Dentro de campo, a marcação também foi cerrada. O Cobreloa era um bom time. Tinha bons meias, marcadores implacáveis como Eduardo Jiménez e Enzo Escobar, e ambos chegavam junto à vera mesmo. Mas o absurdo aconteceu aos 24 minutos do 1º Tempo; rebote de um chute de Nunes, Adílio vai atrás da jogada e recebe uma pancada no rosto. Imediatamente sai do lance e reclama com o árbitro.
“Desde o começo do jogo a gente viu que ele estava com uma pedra na mão. Não entendia porque daquilo. Dali então, na primeira bola que dividimos eu descobri o porquê” Disse o camisa 8.
Com uma braçada, Mario Soto acerta a pedra no rosto de Adílio e abre o seu supercílio. Nada fora marcado e a pancadaria seguiu comendo solta.
“O Flamengo precisa se impor. Tudo que é um grande time e veio aqui pra jogar futebol, mas se a coisa ta desse jeito, precisa se defender” Dizia na transmissão da Globo, o comentarista Gerson, o “Canhotinha de Ouro”. Mas o Mengão não se defendeu.
O jogo seguiu com o Cobreloa sentando a bota e nenhuma atitude por parte de Ramón Barreto. Héctor Puebla, atacante do quadro laranja, pisou em Junior no chão; Armando Alarcon, em um carrinho por cima, abriu a canela de Mozer; Zico, não passava uma disputa de bola sem tomar um tapa na cara ou uma pegada no tornozelo. Na beira do gramado, o clima seguia igualmente tenso.
Em uma tentativa do técnico Carpegiani de passar uma instrução, foi imediatamente coibida por um policial que avançou com seu cachorro, um pastor alemão, para cima do comandante rubro-negro.
“Sentá, weón!”
O Flamengo “sentou”. Sem poder de reação à pancadaria, ainda viu Lico sair de campo com uma orelha cortada e dois dentes a menos. A reclamação também era contra Mario Soto. Com Baroninho em campo o clube carioca conseguiu segurar o Cobreloa até os 34′ da etapa complementar, quando Ramon Barreto inventou uma falta alegando toque de mão da zaga visitante. Na cobrança de Victor Merello, a bola desvia em Mozer e entra. Festa em Santiago.

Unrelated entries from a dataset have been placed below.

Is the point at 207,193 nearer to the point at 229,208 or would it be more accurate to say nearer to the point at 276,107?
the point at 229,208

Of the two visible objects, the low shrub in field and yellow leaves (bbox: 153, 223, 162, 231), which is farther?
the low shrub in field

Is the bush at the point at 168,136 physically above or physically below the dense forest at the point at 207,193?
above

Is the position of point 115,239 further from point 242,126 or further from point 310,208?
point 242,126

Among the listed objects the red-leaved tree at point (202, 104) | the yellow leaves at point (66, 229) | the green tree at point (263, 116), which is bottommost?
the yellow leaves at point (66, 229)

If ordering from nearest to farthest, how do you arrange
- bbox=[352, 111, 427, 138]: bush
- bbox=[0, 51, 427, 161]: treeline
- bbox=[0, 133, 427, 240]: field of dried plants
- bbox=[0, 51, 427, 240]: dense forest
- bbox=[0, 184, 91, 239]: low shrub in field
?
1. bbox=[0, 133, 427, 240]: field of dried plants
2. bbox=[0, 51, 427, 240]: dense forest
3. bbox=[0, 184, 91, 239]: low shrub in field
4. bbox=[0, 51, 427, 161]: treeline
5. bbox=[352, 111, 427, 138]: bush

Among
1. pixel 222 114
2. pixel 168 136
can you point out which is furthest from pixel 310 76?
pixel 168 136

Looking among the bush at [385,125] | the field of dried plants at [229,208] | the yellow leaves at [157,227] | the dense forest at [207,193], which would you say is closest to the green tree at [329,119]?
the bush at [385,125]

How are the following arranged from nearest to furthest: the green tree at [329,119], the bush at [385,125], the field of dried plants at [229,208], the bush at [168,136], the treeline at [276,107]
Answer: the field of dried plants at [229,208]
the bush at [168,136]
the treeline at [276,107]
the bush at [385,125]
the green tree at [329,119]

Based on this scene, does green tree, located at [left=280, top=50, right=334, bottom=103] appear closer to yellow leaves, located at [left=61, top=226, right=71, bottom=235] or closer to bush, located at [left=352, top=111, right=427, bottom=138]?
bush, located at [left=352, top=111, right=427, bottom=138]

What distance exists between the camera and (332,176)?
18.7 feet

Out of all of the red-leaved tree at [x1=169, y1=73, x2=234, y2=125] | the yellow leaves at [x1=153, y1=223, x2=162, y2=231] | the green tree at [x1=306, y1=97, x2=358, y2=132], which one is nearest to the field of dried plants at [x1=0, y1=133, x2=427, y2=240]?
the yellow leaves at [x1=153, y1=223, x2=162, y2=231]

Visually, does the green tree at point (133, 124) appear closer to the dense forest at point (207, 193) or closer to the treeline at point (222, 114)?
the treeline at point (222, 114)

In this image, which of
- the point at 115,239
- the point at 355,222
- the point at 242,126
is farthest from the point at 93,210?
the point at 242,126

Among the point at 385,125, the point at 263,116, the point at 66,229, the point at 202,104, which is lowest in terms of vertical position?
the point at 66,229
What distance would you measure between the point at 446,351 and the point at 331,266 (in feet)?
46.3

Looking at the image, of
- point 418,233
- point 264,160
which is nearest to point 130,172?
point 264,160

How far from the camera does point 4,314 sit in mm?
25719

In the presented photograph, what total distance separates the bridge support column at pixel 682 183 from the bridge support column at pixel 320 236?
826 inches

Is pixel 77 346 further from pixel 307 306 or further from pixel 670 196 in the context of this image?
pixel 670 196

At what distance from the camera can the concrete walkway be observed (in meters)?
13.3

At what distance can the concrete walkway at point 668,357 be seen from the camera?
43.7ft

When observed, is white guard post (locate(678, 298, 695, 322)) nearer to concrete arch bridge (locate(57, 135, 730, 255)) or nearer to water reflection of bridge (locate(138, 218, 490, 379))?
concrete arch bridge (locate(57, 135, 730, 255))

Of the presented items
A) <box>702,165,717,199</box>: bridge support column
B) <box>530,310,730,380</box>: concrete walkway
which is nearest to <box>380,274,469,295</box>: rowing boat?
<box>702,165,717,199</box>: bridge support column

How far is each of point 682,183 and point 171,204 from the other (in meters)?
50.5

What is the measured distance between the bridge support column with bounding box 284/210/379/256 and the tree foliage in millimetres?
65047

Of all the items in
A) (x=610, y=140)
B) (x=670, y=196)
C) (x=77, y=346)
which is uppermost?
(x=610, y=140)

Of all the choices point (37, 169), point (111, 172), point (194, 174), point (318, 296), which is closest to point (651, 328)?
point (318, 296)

Jogadores, torcedores, repórteres, fotógrafos, policiais, gandulas, uma massa entra no campo para comemorar o gol derradeiro. Daí pra frente ficou fácil para os zorros.
Contando com a boa vontade do juizão, o Cobreola consegue adiar a decisão para o terceiro jogo uma semana depois. A partida seria realizada em campo neutro, no Estádio Centenário em Montevidéu, onde o Flamengo, além de vencer o jogo por 2 a 0, contou com o “Murro Cívico” de Anselmo em Mario Soto.